++++ Text for analysis

Gerald Joseph Doucet, QC (May 4, 1937 – November 23, 2017) was a Canadian politician and lobbyist. He represented the electoral district of Richmond in the Nova Scotia House of Assembly from 1963 to 1974, as a Progressive Conservative.

==Early life and education==
Born in Grand Étang, Nova Scotia in 1937, Doucet graduated from St. Francis Xavier University in 1958, and went on to earn a law degree from Dalhousie University in 1961.

==Political career==
Doucet was first elected to the Nova Scotia House of Assembly in the 1963 general election, defeating Liberal leader Earl Urquhart by 83 votes in the Richmond riding. He was re-elected in 1967 and 1970. He served in the Executive Council of Nova Scotia as Provincial Secretary, and Minister of Education. When appointed in 1964, Doucet was the first Acadian cabinet minister in the province's history.

Doucet ran for leader of the Progressive Conservative Party of Nova Scotia at the party's 1971 leadership convention, finishing second to John Buchanan.

==After politics==
Starting in 1984, the year he wrote Canada-Nova Scotia Offshore Agreement: One Year Later, Doucet was a member of the successful but sometimes controversial Ottawa consulting firm Government Consultants International (GCI), along with Frank Moores, Francis Fox, and Gary Ouellet (The Insiders, by John Sawatsky, 1987; On The Take, by Stevie Cameron, 1994).

In 2004 Doucet published his biography, Acadian Footprints.

==Personal life and death==
Doucet was the brother of Fred Doucet, who served as Brian Mulroney's first Chief of Staff when he became leader of the federal Progressive Conservative Party in 1983, and served on his staff in the Prime Minister's Office while Mulroney was Prime Minister from 1984 to 1993. His daughter Michelle Doucet is Assistant Superintendent, Corporate Services sector, at the Office of the Superintendent of Financial Institutions (OSFI).

Doucet died in Halifax, Nova Scotia on November 23, 2017.

++++++++
++++ Supplied records

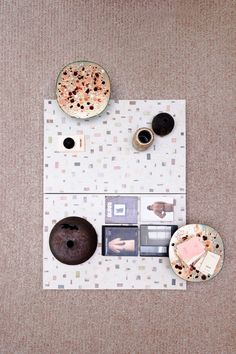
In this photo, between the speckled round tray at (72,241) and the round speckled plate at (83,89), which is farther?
the round speckled plate at (83,89)

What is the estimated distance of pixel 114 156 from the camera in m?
2.11

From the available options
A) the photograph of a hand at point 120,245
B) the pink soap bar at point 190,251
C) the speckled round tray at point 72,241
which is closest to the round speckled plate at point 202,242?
the pink soap bar at point 190,251

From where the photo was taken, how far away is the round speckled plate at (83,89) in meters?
2.06

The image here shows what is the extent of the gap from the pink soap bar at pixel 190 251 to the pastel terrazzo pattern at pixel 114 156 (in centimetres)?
29

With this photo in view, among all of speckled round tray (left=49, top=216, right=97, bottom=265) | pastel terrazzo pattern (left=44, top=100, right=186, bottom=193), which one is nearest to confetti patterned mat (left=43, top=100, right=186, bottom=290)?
pastel terrazzo pattern (left=44, top=100, right=186, bottom=193)

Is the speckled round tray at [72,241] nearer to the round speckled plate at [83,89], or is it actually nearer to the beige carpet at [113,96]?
the beige carpet at [113,96]

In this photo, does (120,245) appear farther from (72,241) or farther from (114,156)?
(114,156)

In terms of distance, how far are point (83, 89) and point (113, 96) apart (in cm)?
17

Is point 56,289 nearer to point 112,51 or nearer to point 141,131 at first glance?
point 141,131

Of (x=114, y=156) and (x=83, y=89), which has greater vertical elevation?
(x=83, y=89)

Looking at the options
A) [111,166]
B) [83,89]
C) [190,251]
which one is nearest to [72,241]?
[111,166]

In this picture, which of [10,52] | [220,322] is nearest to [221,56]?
[10,52]

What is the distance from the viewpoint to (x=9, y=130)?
212 centimetres

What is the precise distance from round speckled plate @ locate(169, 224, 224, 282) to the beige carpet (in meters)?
0.06
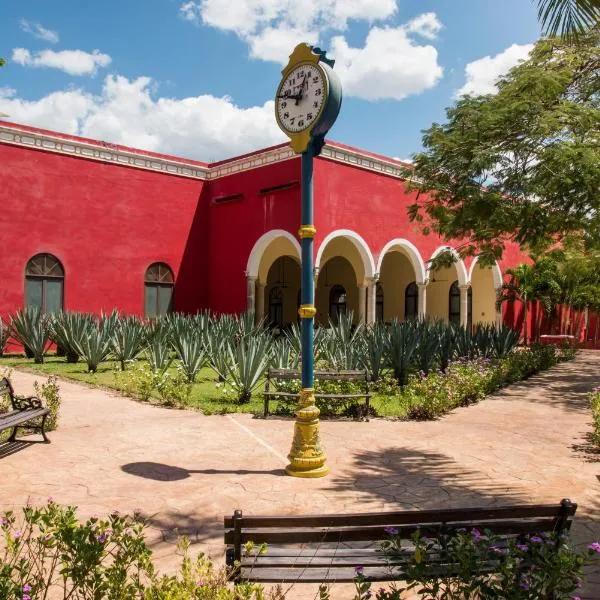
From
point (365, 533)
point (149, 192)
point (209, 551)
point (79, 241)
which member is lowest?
point (209, 551)

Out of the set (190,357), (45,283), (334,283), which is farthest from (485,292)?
(190,357)

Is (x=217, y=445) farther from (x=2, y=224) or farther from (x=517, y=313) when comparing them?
(x=517, y=313)

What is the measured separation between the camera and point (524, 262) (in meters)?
25.2

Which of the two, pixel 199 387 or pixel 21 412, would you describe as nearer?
pixel 21 412

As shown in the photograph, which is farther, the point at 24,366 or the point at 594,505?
the point at 24,366

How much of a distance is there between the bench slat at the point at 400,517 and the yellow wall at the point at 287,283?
1961 cm

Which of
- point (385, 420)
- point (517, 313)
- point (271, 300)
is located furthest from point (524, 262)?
point (385, 420)

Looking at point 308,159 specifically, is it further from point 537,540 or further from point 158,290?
point 158,290

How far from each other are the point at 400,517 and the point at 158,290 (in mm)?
15876

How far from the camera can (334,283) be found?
2305 centimetres

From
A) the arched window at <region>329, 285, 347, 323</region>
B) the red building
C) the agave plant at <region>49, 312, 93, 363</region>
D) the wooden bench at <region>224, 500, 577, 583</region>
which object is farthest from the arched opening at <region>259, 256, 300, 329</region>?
the wooden bench at <region>224, 500, 577, 583</region>

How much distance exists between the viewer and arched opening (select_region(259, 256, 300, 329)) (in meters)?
22.3

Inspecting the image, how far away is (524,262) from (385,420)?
19.9 metres

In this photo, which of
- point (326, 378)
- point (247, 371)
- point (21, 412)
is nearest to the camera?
point (21, 412)
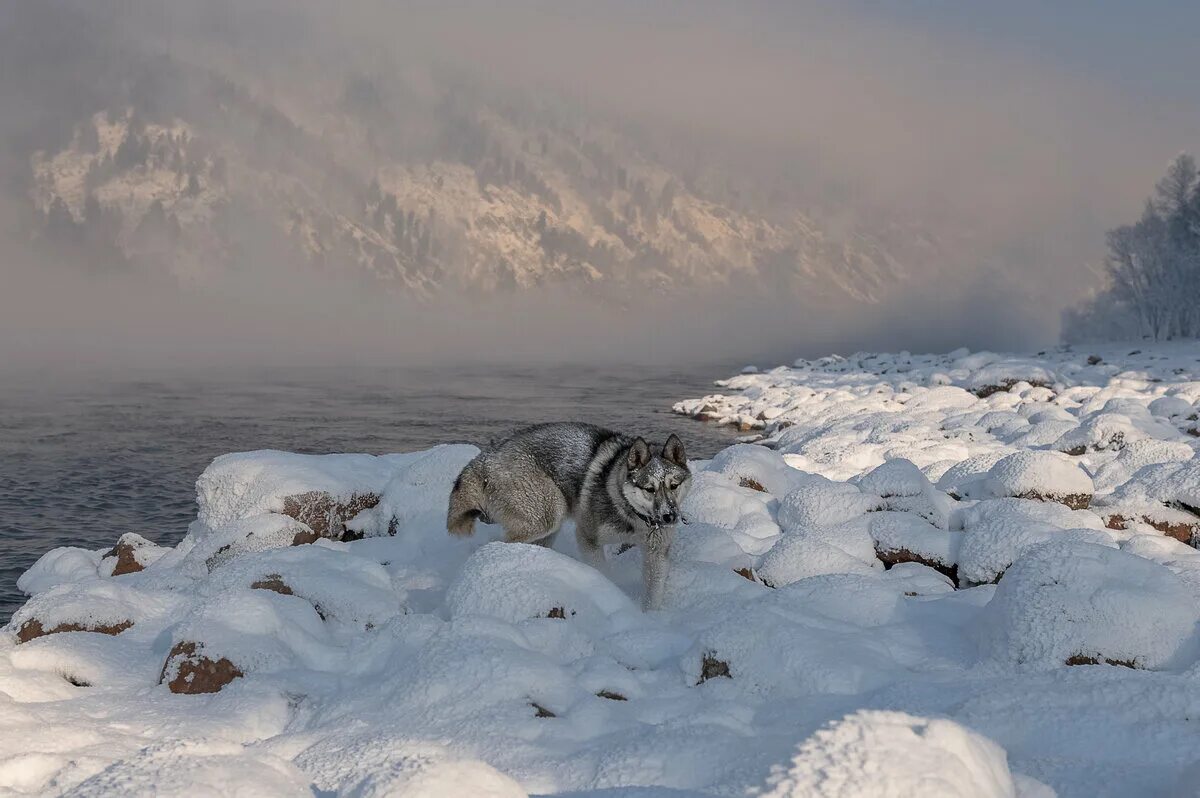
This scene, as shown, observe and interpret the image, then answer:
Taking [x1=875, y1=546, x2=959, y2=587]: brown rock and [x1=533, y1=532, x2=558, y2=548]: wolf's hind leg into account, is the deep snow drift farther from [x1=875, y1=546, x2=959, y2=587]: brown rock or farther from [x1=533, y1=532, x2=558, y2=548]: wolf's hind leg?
[x1=533, y1=532, x2=558, y2=548]: wolf's hind leg

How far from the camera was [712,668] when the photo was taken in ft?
20.0

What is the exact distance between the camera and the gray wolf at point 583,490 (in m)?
7.77

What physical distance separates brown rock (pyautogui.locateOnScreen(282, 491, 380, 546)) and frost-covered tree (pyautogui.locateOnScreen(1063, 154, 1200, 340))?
230 ft

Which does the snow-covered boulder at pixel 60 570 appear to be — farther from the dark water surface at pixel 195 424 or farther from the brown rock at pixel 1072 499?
the brown rock at pixel 1072 499

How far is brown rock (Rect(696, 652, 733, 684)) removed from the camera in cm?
602

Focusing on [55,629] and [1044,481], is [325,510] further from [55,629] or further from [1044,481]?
[1044,481]

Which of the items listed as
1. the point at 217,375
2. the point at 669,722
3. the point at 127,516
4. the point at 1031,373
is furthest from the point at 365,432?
the point at 217,375

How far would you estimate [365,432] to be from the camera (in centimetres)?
3797

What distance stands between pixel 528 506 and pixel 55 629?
4.20 metres

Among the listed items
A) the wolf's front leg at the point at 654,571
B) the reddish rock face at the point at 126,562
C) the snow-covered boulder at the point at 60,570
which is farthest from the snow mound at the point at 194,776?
the snow-covered boulder at the point at 60,570

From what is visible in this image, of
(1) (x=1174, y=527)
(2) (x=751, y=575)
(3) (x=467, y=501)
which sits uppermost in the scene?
(3) (x=467, y=501)

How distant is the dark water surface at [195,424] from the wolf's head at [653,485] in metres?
10.7

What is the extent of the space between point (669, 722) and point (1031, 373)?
3530 cm

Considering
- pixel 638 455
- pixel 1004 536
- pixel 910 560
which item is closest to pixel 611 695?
pixel 638 455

++++++++

▶ _Work instruction 1_: In the Gerald Doucet article, by how many votes did Doucet defeat Earl Urquhart in the 1963 general election?
▶ _Work instruction 2_: Reproduce the stretch of the Gerald Doucet article from "Gerald Joseph Doucet, QC" through "University in 1961.".

▶ _Answer 1_: 83 votes

▶ _Answer 2_:
Gerald Joseph Doucet, QC (May 4, 1937 – November 23, 2017) was a Canadian politician and lobbyist. He represented the electoral district of Richmond in the Nova Scotia House of Assembly from 1963 to 1974, as a Progressive Conservative.

==Early life and education==
Born in Grand Étang, Nova Scotia in 1937, Doucet graduated from St. Francis Xavier University in 1958, and went on to earn a law degree from Dalhousie University in 1961.